第一章
俺の名前は土御門翔。自分で言うのはなんだか天才だ。運動神経もいいし、成績も優秀。
そして、周りは馬鹿ばかり。
俺は周りの"人"に興味がなかった。だってそうだろ?そもそもの出来が違うのに何故なれ合う必要がある。
だが、俺は生徒会長を勤めている。
なぜかって?
そんなのは簡単だ。周りにやらせるより自分でした方が断然楽だからだ。
正直、俺はだいたいの事はできる。
教師達のする仕事なら説明無しにだってやり遂げることは簡単なことだ。
周りはそんな俺を優等生か何かと思っているらしい。だから、俺もそれにつきあっているだけだ。
俺にはそんな毎日が続いていた。
すべての授業が終わり、俺はいつものように生徒会室にむかった。
教室を出て職員室の前を通ると不意に後ろから呼び声がした。
「土御門、ちょっといいか?」
声の主は角屋拓三。クラス担任だ。
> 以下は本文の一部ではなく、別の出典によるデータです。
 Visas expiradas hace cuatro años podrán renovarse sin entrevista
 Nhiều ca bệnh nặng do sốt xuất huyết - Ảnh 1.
そいつはこちらが答える前に話を進んた。
「ちょっと、この資料を特別教室に運んでくれないか?」
「はい、かまいませんよ」
嫌がったら後で面倒なので、とりあえず笑顔で引き受けた。
その後、俺は資料がたくさん入ったダンボールを持ち上げ、特別教室へ向かった。
廊下は静かで聞こえてくるのは部活動で汗を流す連中の声だけだった。
そんなやつらを何も感じずに見ながら歩いていると、気づいた時には自分は特別教室の前にいた。
「思ったより近いな」
俺はゆっくりとドアを開けた。
・・・俺はそこで人生初めての衝撃に出会った。
俺は、今まで信じたことのない運命を信じてもいいと思った。
俺は生まれて初めて・・・・恋をしたんだ。